== EXERCISE DATA

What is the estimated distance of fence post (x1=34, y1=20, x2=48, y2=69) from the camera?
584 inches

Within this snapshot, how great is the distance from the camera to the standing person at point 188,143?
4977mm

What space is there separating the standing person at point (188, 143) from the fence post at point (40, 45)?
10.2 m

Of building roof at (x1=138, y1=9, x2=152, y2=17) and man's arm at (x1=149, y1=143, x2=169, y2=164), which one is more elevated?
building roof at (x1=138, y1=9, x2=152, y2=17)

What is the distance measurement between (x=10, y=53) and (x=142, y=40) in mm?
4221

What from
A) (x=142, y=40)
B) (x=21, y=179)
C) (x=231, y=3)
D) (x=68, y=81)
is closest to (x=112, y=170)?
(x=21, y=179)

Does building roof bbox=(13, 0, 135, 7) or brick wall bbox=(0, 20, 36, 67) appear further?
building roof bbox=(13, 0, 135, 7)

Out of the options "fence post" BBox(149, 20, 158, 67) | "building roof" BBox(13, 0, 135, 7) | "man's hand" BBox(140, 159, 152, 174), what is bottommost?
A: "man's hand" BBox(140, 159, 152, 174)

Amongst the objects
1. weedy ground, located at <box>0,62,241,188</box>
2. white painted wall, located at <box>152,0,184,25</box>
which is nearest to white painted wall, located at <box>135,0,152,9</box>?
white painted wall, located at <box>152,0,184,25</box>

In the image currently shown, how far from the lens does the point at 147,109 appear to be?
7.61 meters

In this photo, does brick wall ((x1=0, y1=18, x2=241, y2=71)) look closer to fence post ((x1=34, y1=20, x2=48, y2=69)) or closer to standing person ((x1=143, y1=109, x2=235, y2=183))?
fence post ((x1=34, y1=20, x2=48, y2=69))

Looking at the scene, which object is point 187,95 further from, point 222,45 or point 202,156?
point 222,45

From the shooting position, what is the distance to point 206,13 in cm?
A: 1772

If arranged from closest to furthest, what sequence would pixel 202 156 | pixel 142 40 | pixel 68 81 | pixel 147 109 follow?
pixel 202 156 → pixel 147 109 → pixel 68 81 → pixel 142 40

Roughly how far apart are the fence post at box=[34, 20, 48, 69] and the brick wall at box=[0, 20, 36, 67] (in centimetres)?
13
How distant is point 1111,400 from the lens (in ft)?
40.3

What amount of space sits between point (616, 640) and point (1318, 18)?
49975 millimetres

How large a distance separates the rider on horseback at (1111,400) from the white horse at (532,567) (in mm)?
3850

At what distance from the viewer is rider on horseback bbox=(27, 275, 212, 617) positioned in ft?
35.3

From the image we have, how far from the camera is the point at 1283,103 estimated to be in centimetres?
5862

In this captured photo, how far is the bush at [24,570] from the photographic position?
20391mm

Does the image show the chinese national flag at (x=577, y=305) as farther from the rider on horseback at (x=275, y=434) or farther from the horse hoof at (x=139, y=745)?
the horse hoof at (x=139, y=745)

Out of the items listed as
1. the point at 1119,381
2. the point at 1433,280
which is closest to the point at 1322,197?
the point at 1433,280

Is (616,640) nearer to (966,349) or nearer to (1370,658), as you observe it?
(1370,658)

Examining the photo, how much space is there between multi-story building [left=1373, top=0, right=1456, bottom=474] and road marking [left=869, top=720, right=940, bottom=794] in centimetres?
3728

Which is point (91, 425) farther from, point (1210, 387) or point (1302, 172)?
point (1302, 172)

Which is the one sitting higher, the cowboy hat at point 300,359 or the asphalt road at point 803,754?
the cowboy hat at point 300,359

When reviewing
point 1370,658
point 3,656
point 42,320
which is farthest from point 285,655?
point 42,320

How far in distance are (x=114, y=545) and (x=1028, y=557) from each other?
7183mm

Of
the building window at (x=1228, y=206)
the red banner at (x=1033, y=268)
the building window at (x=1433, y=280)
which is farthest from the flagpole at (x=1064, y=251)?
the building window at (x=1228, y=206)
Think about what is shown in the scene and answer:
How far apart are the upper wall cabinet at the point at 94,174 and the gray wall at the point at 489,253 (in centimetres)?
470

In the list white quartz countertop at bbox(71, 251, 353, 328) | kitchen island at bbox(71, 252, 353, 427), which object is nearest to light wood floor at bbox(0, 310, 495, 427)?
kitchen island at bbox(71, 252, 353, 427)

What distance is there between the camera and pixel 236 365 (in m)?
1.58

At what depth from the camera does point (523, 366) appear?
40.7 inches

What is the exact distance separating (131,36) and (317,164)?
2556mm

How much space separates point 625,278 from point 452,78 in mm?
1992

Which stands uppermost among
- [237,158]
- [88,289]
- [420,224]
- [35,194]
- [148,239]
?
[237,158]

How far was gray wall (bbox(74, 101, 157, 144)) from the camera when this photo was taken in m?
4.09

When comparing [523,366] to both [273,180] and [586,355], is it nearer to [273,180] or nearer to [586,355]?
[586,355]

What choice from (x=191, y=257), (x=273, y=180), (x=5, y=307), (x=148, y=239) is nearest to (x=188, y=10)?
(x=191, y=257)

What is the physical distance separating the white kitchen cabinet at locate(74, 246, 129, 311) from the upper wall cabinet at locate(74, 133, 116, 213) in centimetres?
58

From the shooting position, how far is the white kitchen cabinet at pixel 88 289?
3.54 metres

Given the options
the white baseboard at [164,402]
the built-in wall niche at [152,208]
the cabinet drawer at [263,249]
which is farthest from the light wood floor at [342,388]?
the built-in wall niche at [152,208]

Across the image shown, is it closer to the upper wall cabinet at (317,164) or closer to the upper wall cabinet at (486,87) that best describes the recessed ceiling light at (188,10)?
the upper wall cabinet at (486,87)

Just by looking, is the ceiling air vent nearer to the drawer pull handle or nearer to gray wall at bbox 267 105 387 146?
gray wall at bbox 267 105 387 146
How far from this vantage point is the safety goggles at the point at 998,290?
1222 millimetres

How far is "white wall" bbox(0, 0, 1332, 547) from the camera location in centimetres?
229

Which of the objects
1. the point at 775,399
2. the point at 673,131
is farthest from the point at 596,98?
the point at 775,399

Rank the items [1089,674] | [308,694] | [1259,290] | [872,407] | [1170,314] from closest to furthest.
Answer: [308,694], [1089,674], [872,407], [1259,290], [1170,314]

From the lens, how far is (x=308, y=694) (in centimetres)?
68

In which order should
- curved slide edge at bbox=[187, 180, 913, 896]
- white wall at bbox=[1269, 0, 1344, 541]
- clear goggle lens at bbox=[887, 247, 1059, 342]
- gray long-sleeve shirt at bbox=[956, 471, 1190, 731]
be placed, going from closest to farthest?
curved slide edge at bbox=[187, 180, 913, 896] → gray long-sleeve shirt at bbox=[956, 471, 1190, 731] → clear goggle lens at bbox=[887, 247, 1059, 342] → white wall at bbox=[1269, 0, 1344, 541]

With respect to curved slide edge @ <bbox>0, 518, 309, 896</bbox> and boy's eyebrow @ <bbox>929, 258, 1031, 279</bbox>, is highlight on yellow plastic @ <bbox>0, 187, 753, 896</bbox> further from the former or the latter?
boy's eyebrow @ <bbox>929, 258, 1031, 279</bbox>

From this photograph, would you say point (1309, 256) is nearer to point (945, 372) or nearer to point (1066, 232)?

====

PROBLEM STATEMENT = Reproduce all of the records above, substituting "overgrown ground" for every occurrence of "weedy ground" and keeping everything else unchanged.

EXERCISE SOLUTION =
What is the estimated distance of fence post (x1=34, y1=20, x2=48, y2=69) from the camera?
584 inches

Within this snapshot, how great is the distance from the camera to the standing person at point 188,143?
4977mm

What space is there separating the standing person at point (188, 143) from the fence post at point (40, 45)?
10.2 m

Of building roof at (x1=138, y1=9, x2=152, y2=17) and man's arm at (x1=149, y1=143, x2=169, y2=164), which one is more elevated?
building roof at (x1=138, y1=9, x2=152, y2=17)

What is the distance measurement between (x=10, y=53) and (x=142, y=40) in mm?
4221

What from
A) (x=142, y=40)
B) (x=21, y=179)
C) (x=231, y=3)
D) (x=68, y=81)
is closest to (x=112, y=170)?
(x=21, y=179)

Does building roof bbox=(13, 0, 135, 7) or brick wall bbox=(0, 20, 36, 67) appear further?
building roof bbox=(13, 0, 135, 7)

Out of the options "fence post" BBox(149, 20, 158, 67) | "building roof" BBox(13, 0, 135, 7) | "man's hand" BBox(140, 159, 152, 174), what is bottommost?
A: "man's hand" BBox(140, 159, 152, 174)

Amongst the objects
1. overgrown ground, located at <box>0,62,241,188</box>
2. white painted wall, located at <box>152,0,184,25</box>
which is nearest to white painted wall, located at <box>135,0,152,9</box>?
white painted wall, located at <box>152,0,184,25</box>

In the image currently shown, how far from the lens does the point at 147,109 appear to be?
7.61 meters

In this photo, does brick wall ((x1=0, y1=18, x2=241, y2=71)) look closer to fence post ((x1=34, y1=20, x2=48, y2=69)) or closer to standing person ((x1=143, y1=109, x2=235, y2=183))?
fence post ((x1=34, y1=20, x2=48, y2=69))

Looking at the scene, which object is point 187,95 further from, point 222,45 or point 202,156?
point 222,45

From the shooting position, what is the distance to point 206,13 in cm?
A: 1772

If arranged from closest to furthest, what sequence would pixel 202 156 | pixel 142 40 | pixel 68 81 | pixel 147 109 follow?
pixel 202 156 → pixel 147 109 → pixel 68 81 → pixel 142 40

Roughly how far apart are the fence post at box=[34, 20, 48, 69] and the brick wall at box=[0, 20, 36, 67] (in centimetres)?
13
How distant is point 1111,400 from the lens (in ft)?
40.3

What amount of space sits between point (616, 640) and point (1318, 18)?
49975 millimetres

How large a distance separates the rider on horseback at (1111,400) from the white horse at (532,567) (in mm)?
3850

At what distance from the viewer is rider on horseback bbox=(27, 275, 212, 617) positioned in ft?
35.3

From the image we have, how far from the camera is the point at 1283,103 estimated to be in centimetres?
5862

In this captured photo, how far is the bush at [24,570] from the photographic position?
20391mm

Does the image show the chinese national flag at (x=577, y=305) as farther from the rider on horseback at (x=275, y=434) or farther from the horse hoof at (x=139, y=745)?
the horse hoof at (x=139, y=745)

Out of the items listed as
1. the point at 1119,381
2. the point at 1433,280
which is closest to the point at 1322,197?
the point at 1433,280

Is (616,640) nearer to (966,349) or nearer to (1370,658), as you observe it?
(1370,658)

Examining the photo, how much space is there between multi-story building [left=1373, top=0, right=1456, bottom=474] and road marking [left=869, top=720, right=940, bottom=794] in centimetres?
3728

Which is point (91, 425) farther from, point (1210, 387) or point (1302, 172)?
point (1302, 172)

Which is the one sitting higher, the cowboy hat at point 300,359 or the asphalt road at point 803,754?
the cowboy hat at point 300,359

When reviewing
point 1370,658
point 3,656
point 42,320
which is farthest from point 285,655?
point 42,320

How far in distance are (x=114, y=545) and (x=1028, y=557) from each other?
7183mm

Of
the building window at (x=1228, y=206)
the red banner at (x=1033, y=268)
the building window at (x=1433, y=280)
which is farthest from the flagpole at (x=1064, y=251)?
the building window at (x=1228, y=206)
Think about what is shown in the scene and answer:
How far apart are the upper wall cabinet at the point at 94,174 and the gray wall at the point at 489,253 (in centimetres)?
470

In the list white quartz countertop at bbox(71, 251, 353, 328) | kitchen island at bbox(71, 252, 353, 427), which object is nearest to light wood floor at bbox(0, 310, 495, 427)?
kitchen island at bbox(71, 252, 353, 427)

What distance is there between the camera and pixel 236 365 (in m)?
1.58

At what depth from the camera does point (523, 366) appear?
40.7 inches

What is the exact distance separating (131,36) and (317,164)?
2556mm

How much space separates point 625,278 from point 452,78 in mm?
1992

Which stands uppermost among
- [237,158]
- [88,289]
- [420,224]
- [35,194]
- [148,239]
?
[237,158]

How far was gray wall (bbox(74, 101, 157, 144)) from the camera when this photo was taken in m?
4.09

When comparing [523,366] to both [273,180] and [586,355], is it nearer to [273,180] or nearer to [586,355]?
[586,355]

What choice from (x=191, y=257), (x=273, y=180), (x=5, y=307), (x=148, y=239) is nearest to (x=188, y=10)?
(x=191, y=257)

What is the physical distance separating the white kitchen cabinet at locate(74, 246, 129, 311) from the upper wall cabinet at locate(74, 133, 116, 213) in centimetres?
58

From the shooting position, how far is the white kitchen cabinet at pixel 88 289?
3.54 metres

Given the options
the white baseboard at [164,402]
the built-in wall niche at [152,208]
the cabinet drawer at [263,249]
which is farthest from the light wood floor at [342,388]?
the built-in wall niche at [152,208]

Across the image shown, is it closer to the upper wall cabinet at (317,164) or closer to the upper wall cabinet at (486,87) that best describes the recessed ceiling light at (188,10)?
the upper wall cabinet at (486,87)

Just by looking, is the ceiling air vent nearer to the drawer pull handle or nearer to gray wall at bbox 267 105 387 146?
gray wall at bbox 267 105 387 146
How far from this vantage point is the safety goggles at the point at 998,290?
1222 millimetres

How far is "white wall" bbox(0, 0, 1332, 547) from the camera location in centimetres?
229

Which of the objects
1. the point at 775,399
2. the point at 673,131
is farthest from the point at 596,98?
the point at 775,399

Rank the items [1089,674] | [308,694] | [1259,290] | [872,407] | [1170,314] from closest to furthest.
Answer: [308,694], [1089,674], [872,407], [1259,290], [1170,314]

From the lens, how far is (x=308, y=694) (in centimetres)?
68

In which order should
- curved slide edge at bbox=[187, 180, 913, 896]
- white wall at bbox=[1269, 0, 1344, 541]
- clear goggle lens at bbox=[887, 247, 1059, 342]
- gray long-sleeve shirt at bbox=[956, 471, 1190, 731]
be placed, going from closest to farthest?
curved slide edge at bbox=[187, 180, 913, 896] → gray long-sleeve shirt at bbox=[956, 471, 1190, 731] → clear goggle lens at bbox=[887, 247, 1059, 342] → white wall at bbox=[1269, 0, 1344, 541]

With respect to curved slide edge @ <bbox>0, 518, 309, 896</bbox> and boy's eyebrow @ <bbox>929, 258, 1031, 279</bbox>, is highlight on yellow plastic @ <bbox>0, 187, 753, 896</bbox> further from the former or the latter?
boy's eyebrow @ <bbox>929, 258, 1031, 279</bbox>

From this photograph, would you say point (1309, 256) is nearer to point (945, 372) or nearer to point (1066, 232)?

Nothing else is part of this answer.